This was the same driver who’d been supposed to meet me at the airport, and who greeted me now with an air of superior and charitably suppressed exasperation. His armored Chevy Suburban, with its tinted windows and long boxy rear, looked like a hearse. I could not have slept if I’d tried. Every uptake in speed made me start. Every pair of headlights advancing toward us seemed to push through the dark with an ominous stealth. Our driver gripped his steering wheel tightly, with both hands, bouncing his unoccupied knee and chewing his lip. He was a smoker, obviously; the car stank of it, and every spare compartment had been stuffed with cigarettes—dozens of Marlboro boxes marked CHINA DUTY FREE wedged over the visors and into the pockets behind the seats—but before we’d set off my father had asked if he wouldn’t mind abstaining. Much of the first hour of our ride I spent silently debating the pros and cons of this request. If our escort needed nicotine to deliver us safely into Baghdad, let him have it. We would not die of secondhand smoke in ten hours. On the other hand, my father, who had only recently given up tobacco himself, had paid dearly for this service: three and a half thousand dollars. Why shouldn’t he have his way?

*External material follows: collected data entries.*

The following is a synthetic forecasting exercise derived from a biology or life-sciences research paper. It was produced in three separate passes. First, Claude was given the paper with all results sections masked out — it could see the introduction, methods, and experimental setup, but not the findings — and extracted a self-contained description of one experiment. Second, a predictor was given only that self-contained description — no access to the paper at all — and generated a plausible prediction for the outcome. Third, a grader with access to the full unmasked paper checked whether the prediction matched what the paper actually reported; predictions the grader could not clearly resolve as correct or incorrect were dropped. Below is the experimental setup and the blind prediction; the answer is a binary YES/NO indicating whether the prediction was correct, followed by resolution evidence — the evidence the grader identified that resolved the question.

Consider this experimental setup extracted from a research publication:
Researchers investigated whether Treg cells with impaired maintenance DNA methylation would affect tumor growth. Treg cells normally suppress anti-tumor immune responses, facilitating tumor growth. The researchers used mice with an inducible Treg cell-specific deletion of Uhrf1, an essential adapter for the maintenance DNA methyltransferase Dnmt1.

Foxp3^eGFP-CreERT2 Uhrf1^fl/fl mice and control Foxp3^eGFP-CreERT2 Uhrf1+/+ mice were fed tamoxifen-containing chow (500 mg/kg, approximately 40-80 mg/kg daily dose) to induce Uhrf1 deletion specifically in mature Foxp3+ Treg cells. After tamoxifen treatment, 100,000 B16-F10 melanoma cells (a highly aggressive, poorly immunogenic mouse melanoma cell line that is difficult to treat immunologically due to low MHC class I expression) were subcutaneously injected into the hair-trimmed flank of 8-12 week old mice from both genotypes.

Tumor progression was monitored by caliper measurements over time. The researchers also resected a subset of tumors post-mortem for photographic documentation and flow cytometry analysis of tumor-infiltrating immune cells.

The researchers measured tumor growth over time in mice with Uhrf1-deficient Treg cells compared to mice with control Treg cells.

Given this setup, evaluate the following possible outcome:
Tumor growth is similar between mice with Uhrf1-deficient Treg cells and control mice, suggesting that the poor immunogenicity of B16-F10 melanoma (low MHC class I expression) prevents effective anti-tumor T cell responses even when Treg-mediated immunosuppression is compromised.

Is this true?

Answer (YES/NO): NO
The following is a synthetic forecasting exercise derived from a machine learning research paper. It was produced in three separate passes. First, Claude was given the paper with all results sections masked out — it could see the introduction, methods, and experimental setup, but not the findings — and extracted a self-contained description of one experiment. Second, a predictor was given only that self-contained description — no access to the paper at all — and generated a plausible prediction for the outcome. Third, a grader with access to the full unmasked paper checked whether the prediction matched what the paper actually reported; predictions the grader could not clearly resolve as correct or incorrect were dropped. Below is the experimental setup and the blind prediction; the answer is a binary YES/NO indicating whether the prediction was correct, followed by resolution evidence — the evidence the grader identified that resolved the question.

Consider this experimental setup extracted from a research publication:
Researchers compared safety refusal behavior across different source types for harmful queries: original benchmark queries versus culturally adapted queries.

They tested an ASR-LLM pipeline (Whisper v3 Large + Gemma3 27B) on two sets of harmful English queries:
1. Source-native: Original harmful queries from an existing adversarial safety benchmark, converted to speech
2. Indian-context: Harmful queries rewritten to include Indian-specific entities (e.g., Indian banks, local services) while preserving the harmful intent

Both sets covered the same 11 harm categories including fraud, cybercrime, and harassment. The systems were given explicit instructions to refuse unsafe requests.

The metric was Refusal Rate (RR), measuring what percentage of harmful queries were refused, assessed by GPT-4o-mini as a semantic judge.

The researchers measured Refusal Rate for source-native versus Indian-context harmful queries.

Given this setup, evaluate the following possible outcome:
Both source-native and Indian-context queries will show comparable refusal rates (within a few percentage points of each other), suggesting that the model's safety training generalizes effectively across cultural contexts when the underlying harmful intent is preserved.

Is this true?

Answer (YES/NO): NO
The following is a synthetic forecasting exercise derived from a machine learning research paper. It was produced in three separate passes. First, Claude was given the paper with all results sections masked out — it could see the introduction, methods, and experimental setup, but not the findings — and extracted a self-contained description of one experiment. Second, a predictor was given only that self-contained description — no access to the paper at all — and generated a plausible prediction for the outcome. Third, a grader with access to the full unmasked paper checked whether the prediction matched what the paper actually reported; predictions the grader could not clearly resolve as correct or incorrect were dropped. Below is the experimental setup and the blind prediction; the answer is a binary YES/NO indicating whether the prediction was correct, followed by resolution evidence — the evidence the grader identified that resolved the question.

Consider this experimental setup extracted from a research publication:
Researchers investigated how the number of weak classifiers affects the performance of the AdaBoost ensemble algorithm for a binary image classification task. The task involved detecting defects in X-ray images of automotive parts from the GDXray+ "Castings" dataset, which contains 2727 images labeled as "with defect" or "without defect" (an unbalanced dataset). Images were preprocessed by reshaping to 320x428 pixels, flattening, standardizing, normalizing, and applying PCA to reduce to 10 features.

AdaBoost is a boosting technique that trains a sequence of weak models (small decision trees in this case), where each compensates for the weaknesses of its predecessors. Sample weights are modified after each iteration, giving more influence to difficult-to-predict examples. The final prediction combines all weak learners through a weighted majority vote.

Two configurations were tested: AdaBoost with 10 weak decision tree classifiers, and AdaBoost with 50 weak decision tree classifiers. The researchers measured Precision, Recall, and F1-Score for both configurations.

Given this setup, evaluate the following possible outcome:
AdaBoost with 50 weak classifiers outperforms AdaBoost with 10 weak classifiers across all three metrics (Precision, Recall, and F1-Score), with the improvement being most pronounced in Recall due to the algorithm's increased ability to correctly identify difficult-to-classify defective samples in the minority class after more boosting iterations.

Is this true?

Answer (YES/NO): YES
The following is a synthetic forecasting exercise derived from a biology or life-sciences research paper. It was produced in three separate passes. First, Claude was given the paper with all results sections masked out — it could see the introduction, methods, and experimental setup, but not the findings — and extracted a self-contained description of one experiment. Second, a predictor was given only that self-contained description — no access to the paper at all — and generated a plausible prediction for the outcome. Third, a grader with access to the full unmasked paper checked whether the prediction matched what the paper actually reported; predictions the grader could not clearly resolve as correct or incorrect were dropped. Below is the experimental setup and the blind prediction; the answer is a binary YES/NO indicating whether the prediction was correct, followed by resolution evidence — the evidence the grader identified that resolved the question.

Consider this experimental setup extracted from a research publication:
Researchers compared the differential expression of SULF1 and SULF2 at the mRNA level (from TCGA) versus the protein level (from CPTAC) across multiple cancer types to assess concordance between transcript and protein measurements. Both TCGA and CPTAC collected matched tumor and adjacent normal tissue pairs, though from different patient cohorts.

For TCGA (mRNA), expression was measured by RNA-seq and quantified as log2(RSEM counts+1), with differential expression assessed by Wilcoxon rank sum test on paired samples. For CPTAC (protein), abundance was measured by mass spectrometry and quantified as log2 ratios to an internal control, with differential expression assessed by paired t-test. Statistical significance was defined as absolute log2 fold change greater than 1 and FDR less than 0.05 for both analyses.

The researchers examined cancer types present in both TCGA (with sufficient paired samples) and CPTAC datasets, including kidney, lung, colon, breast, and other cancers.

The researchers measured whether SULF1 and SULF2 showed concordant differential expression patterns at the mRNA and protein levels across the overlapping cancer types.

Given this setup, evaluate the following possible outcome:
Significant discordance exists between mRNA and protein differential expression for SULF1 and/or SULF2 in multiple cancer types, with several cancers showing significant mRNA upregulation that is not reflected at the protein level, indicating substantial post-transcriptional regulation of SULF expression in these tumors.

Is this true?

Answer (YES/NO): NO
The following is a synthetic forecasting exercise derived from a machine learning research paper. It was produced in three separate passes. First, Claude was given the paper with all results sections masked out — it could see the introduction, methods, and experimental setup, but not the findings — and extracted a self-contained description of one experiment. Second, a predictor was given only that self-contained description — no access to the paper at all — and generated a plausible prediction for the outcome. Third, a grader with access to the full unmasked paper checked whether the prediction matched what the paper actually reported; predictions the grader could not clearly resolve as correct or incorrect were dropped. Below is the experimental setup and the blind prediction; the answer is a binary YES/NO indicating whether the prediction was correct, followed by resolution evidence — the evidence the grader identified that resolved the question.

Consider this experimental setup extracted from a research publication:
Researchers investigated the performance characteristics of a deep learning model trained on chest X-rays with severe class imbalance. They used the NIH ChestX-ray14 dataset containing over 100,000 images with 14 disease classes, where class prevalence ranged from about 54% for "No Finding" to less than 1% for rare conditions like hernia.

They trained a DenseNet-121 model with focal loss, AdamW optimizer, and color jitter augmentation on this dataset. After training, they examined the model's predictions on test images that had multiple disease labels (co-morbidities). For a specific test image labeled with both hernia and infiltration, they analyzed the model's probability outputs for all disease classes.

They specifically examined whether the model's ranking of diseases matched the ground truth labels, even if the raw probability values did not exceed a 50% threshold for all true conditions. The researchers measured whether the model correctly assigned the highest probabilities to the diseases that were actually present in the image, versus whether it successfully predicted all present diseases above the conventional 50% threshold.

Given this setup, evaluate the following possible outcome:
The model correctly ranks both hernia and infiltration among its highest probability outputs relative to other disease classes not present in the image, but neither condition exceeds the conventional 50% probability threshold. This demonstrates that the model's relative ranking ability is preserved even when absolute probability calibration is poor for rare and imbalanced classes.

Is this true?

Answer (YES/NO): NO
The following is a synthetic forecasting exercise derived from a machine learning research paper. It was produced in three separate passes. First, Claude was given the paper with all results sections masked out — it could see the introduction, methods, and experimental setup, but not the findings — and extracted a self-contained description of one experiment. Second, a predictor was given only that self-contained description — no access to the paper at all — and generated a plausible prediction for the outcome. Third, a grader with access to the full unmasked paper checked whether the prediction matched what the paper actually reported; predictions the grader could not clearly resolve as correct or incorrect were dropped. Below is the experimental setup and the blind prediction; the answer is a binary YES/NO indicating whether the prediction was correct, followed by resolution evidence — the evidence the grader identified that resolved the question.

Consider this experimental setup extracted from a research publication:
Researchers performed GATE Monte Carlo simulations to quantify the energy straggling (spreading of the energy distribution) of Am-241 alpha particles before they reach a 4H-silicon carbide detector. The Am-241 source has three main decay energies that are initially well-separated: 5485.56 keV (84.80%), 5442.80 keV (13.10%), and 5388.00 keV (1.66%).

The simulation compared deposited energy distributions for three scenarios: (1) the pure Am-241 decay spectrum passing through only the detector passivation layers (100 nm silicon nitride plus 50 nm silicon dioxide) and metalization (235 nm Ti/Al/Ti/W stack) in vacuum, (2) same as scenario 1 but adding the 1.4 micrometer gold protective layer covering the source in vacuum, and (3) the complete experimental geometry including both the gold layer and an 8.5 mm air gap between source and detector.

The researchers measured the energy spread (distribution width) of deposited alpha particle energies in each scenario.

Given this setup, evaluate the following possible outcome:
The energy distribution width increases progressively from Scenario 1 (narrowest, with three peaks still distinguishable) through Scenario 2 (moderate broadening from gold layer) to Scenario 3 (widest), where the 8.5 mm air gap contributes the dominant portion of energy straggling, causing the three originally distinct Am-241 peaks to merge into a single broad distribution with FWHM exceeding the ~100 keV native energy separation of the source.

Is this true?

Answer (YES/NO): YES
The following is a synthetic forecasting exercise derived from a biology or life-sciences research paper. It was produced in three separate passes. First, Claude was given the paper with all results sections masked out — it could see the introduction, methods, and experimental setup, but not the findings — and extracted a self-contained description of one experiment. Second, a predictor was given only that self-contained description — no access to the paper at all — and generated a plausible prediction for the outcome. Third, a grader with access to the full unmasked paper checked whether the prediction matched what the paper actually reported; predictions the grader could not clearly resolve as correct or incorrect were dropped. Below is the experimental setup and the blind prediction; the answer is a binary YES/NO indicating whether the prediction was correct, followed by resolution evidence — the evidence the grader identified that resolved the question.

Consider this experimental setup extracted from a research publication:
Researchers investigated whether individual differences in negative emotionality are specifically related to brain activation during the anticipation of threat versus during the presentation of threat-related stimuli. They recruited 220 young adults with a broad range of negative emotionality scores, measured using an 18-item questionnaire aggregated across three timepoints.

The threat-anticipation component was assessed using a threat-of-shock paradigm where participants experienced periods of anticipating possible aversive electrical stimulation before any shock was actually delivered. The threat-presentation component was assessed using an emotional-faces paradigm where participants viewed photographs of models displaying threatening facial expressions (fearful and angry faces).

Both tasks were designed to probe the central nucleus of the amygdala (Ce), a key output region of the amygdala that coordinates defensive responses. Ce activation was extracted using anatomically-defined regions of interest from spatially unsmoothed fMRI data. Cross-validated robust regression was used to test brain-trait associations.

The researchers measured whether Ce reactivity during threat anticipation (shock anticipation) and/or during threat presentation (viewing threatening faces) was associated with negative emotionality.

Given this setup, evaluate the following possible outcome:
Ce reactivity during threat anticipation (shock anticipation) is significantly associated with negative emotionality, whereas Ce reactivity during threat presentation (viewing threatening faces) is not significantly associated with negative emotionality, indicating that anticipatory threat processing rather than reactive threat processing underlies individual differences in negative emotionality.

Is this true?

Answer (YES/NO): NO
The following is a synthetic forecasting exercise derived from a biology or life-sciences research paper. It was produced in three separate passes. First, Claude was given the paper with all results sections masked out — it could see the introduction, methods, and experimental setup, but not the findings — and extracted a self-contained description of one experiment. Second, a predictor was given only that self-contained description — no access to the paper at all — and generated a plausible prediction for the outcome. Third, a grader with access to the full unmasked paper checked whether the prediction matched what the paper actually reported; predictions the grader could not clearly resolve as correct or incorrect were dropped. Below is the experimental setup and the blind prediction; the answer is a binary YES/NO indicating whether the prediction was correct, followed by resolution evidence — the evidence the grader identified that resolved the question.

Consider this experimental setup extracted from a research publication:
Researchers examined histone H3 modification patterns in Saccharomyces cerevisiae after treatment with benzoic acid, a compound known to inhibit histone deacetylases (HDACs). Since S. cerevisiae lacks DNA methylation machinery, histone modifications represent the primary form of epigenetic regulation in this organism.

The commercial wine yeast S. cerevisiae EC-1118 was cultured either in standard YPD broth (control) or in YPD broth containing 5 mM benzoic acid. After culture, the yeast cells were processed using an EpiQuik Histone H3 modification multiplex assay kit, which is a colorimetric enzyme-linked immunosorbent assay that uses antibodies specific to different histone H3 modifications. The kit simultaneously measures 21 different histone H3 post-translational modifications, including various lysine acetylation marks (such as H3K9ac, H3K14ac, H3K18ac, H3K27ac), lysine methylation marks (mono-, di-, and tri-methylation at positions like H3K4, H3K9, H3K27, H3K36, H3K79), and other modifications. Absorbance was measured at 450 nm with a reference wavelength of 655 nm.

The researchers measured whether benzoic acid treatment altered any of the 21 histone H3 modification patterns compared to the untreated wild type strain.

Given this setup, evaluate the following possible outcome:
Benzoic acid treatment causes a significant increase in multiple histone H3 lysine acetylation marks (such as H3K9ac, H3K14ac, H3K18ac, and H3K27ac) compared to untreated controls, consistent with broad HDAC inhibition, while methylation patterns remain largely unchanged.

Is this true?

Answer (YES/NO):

We arrived at the border a little before four. Slowing, our driver opened the glove compartment and removed a billfold of American twenties, which, after powering down his window, he began peeling off and passing out to the border patrol officers as though they were the standard toll. Any foreigners? one of the officers asked, in Arabic.

Our driver shook his head. All Iraqis.

Now he was handing out Marlboros: two packets per officer. Then he powered the window back up and it seemed we would be waved through until one of the officers standing in the road turned around and held up a hand.

The window went back down and two more packets of cigarettes were offered through and pocketed unceremoniously. Then the officer said something about Baghdad. Our driver nodded. The officer walked away.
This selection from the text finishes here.